# Lambda calculus (λ) reduction orders and normal form ###### byLiger Learn

1. What is the lambda (λ) calculus?
2. Bound vs. free variables in the lambda (λ) calculus
3. Delta (δ) rules in the lambda (λ) calculus
4. Beta (β) reduction in the lambda (λ) calculus
5. Alpha (α) conversion in the lambda (λ) calculus
6. Eta (η) conversion in the lambda (λ) calculus
7. Summary of the lambda calculus (λ) evaluation rules
8. (This video) Lambda calculus (λ) reduction orders and normal form
9. The Church-Rosser theorem and the lambda (λ) calculus

## Reducible Expressions and Normal Form

If an expression can be reduced to a simpler form using one of the reduction rules then it is known as a “reducible expression”.

If a lambda calculus expression contains no more reducible expressions within it then evaluation of the expression is complete and it is said to be in “normal form”.

Essentially, the evaluation of a lambda calculus programme, consists of successively reducing all of the reducible expressions of the program until it is in normal form.

That itself begs the question, when we have a large program, consisting of multiple reducible expressions – which one should we reduce? What is the order in which we should choose to reduce the expressions?

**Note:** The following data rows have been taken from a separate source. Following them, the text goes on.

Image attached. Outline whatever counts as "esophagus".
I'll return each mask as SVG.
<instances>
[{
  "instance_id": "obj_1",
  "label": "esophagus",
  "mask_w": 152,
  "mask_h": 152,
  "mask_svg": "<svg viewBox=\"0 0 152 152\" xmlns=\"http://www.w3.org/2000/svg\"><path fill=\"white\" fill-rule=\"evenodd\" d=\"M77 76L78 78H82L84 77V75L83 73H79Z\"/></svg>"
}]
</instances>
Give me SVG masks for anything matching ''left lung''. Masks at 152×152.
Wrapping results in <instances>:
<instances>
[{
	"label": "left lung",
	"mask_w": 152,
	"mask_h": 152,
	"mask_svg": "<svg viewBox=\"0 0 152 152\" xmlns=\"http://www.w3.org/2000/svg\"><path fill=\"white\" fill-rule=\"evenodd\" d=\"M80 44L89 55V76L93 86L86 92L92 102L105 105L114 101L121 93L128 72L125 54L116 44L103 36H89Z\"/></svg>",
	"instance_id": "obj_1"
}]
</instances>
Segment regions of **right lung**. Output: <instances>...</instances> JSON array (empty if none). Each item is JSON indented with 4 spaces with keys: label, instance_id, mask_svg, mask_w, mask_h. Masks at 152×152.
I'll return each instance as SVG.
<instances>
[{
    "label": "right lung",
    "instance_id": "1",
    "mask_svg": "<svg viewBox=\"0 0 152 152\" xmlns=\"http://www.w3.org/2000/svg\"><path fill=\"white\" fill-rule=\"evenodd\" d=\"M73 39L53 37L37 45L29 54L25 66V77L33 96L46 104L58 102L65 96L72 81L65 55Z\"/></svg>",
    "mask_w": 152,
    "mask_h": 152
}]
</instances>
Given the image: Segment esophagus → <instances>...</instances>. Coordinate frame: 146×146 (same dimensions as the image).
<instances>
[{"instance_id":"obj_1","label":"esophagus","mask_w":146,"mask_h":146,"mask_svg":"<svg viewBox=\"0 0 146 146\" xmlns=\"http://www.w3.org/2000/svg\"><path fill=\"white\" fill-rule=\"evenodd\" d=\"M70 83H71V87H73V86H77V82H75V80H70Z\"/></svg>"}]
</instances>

## Lambda (λ) Calculus Reduction Orders

Consider the following expression:

$(+ \ (* \ 3 \ 4)(* \ 7 \ 8)))$

There are multiple ways in which we can reduce this expression to normal form: let’s look at two:

### Reduction Order 1 – “leftmost outermost reducible”

In this reduction order we always choose the leftmost, outermost reducible expression and reduce that, until we reach normal form. So the reduction proceeds like so:

$(+ \ (* \ 3 \ 4)(* \ 7 \ 8)))$ $(+ \ 12(* \ 7 \ 8)))$ $(+ \ 12 \ 56)$ $68$

### Reduction Order 2 – “rightmost reducible”

In this reduction order we always choose the rightmost reducible expression and reduce that, until we reach normal form. So the reduction proceeds like so:

$(+ \ (* \ 3 \ 4)(* \ 7 \ 8)))$ $(+ \ (* \ 3 \ 4)\ 56)$ $(+ \ 12\ 56)$ $68$

In both cases the reduction orders ended with the same result. But as you will see below: that is not always going to happen, and so the choice of reduction order can be important!

### Reduction Orders Matter!

Consider the following expression:

$(\lambda x.\color{red}{x \ x}) \color{blue}{(\lambda x.\ x \ x)}$

We know that to reduce this expression we need to perform a beta reduction where we copy of the body of the lambda abstraction and replace it with the argument. The body of the lambda abstraction is highlighted in red, and the argument we need to overwrite it with in blue.

If we do the reduction:

$\overset{\beta}{\longrightarrow} \ (\lambda x.\ x \ x) (\lambda x.\ x \ x)$

Then you can see that we get the same expression back and if we reduce that we get the same expression again! What we have here is an infinite loop. This expression will never terminate.

It is important to note that whereas some reduction orders may reach normal form, others will not.

Now, let’s consider the following expression:

$(\lambda x.\ 3)(\color{blue}{(\lambda x.\ x \ x) (\lambda x.\ x \ x)})$

The expression in the blue is the same as the one above – resulting in an infinite loop if evaluated, and so if we choose to evaluate that first we will end up in an infinite loop which never terminates. But if we choose to evaluate the expression on the left first then we will immediately terminate with the value of 3: since the lambda abstraction just disregards the argument that is applied and always returns 3. Since after that reduction there are no more reducible expressions, we have reached normal form!

By choosing the leftmost expression we are using a reduction order which allows us to be lazy and not evaluate the argument to the lambda abstraction unless they are actually needed! Lazy evaluation is the default of some functional programming languages like Haskell. Sometimes it pays to be lazy, like in this situation, and sometimes it pays to be eager and evaluate the argument first.

## Can we know if an expression has a normal form?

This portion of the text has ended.